READING PASSAGE |
────────────────────
As expected, within each age group, the low-risk group had the lowest number of cases and costs compared to the at-risk and high-risk groups. This is also because of two major factors: risk of IPD and population size. The low-risk group had the lowest incidence rates within each age group and their population size diminished over time as a result of immunosenescense (transitioning to at-risk and high-risk states as they age through the model).

In general, the estimated burden of IPD cases and deaths found in this study are consistent with published estimates for other low-valent PCVs [17, 18]. While Huang et al. [18] assessed the health and economic burden of IPD attributable to the serotypes in PCV20, they limited their burden estimates to 1 year—annual clinical and cost burden. Owusu-Edusei et al. [17] examined the lifetime health and economic burden of IPD. However, their study focused on IPD cases that were attributable to the serotypes in PCV15 [17]. Because there are no studies that estimated the lifetime health and economic burden of IPD attributable to the serotypes in V116, a direct comparison of the magnitude of the estimates reported in this study is not possible.

Strengths

This study estimated the health and economic burden of a new 21-valent pneumococcal conjugate vaccine (V116) and compared it to the current highest-valent pneumococcal conjugate vaccine (PCV20). To our knowledge, this is the first study that examined the health and economic burden of the new 21-valent vaccine. Given that the objective of this study was to determine the burden of IPD for the entire US adult population, the model type used was a multi-cohort (rather than single-cohort) analysis which is more appropriate for accounting population heterogeneity and capturing all the population-level burden (health and costs) as indicated in the studies by Stoecker et al. [19] and Chen et al. [20]. In addition, the model used in this study accounted for risk groups as well as immunosenescence—changing risk profile as the cohorts aging through the model. This feature is critical as the at-risk and high-risk categories are associated with higher IPD risk and costs [5, 6] and therefore enables the model to provide a more truthful estimate on the outcomes.
────────────────────
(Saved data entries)
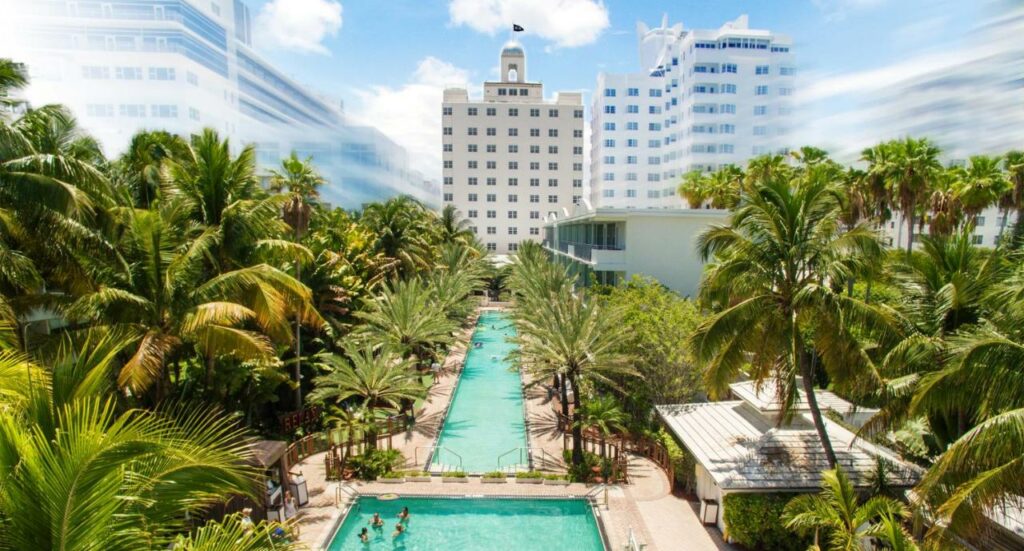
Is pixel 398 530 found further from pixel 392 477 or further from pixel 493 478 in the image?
pixel 493 478

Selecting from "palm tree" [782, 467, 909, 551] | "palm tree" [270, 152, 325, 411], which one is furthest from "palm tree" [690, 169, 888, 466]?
"palm tree" [270, 152, 325, 411]

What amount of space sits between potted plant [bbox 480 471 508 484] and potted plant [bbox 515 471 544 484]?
1.32ft

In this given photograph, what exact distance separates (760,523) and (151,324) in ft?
47.8

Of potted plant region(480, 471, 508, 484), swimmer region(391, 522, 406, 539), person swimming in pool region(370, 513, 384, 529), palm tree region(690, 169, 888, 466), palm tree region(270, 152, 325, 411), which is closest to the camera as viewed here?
palm tree region(690, 169, 888, 466)

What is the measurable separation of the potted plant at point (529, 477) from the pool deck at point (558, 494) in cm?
17

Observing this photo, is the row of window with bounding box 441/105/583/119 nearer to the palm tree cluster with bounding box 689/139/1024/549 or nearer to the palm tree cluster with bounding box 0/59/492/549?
the palm tree cluster with bounding box 0/59/492/549

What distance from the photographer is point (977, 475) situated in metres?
7.29

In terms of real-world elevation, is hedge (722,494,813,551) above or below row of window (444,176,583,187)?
below

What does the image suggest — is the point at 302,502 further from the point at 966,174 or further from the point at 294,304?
the point at 966,174

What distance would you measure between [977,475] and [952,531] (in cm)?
86

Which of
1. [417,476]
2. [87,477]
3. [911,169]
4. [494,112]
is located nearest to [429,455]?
[417,476]

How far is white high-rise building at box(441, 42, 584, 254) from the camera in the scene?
251 ft

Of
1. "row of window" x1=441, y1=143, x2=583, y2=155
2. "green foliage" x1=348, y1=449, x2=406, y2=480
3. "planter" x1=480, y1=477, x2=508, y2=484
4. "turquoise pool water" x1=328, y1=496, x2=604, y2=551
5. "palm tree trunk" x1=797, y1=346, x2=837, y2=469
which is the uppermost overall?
"row of window" x1=441, y1=143, x2=583, y2=155

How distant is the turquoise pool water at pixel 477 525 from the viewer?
13164 mm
────────────────────
LIST OF TASKS |
a: Please check each statement against the passage on IPD burden and answer yes or no, quoting the words of the passage that decide it. (i) Within each age group, the low-risk group had the fewest cases and lowest costs. (ii) Huang et al. estimated the lifetime burden of IPD attributable to the serotypes in PCV20. (iii) The study's model was a single-cohort analysis.
b: Pick up the passage on IPD burden after its final sentence and write what comes next.

ANSWERS FOR THE TASKS |
a:
(i) Yes: "within each age group, the low-risk group had the lowest number of cases and costs compared to the at-risk and high-risk groups"
(ii) No: "they limited their burden estimates to 1 year—annual clinical and cost burden"
(iii) No: "the model type used was a multi-cohort (rather than single-cohort) analysis"

b:
Limitations

The limitations of this study are outlined below. First, the model assumed constant IPD epidemiology. This is unrealistic as the risk of IPD is expected to change over time with changing vaccine (and vaccine recommendations) in the USA. However, this assumption is typical for Markov/static models [3, 17,18,19, 21,22,23,24,25,26,27,28,29,30,31,32,33,34,35,36,37,38,39]. In addition, the comprehensive one-way sensitivity analysis addressed this limitation to some extent. Another major limitation of this study is that it focused on IPD burden only, although NBPP accounts for a large majority (approx. 75%) of pneumococcal pneumonia [4]. This implies that the estimates of the health and economic burden attributable to the serotypes in V116 and PCV20 reported in this study are underestimated considerably. Had the NBPP health and economic burden attributable to the serotypes in V116 and PCV20 been included, their respective estimates would be substantially higher. Finally, the economic estimates are conservative because only direct costs were included. Had indirect costs been included, the economic burden estimates would have been substantially higher.

Conclusion

This study estimated and demonstrated the substantial lifetime cases of IPD/PMS and IPD-related deaths among adults in the USA attributable to V116 serotypes, and to the unique eight serotypes contained in V116. The study also showed that these clinical outcomes are remarkably lower (approx. 35%) for the serotypes attributable to PCV20. These results suggest that the addition of V116 to vaccination recommendations can help to reduce the clinical and economic burden of invasive pneumococcal disease further among US adults.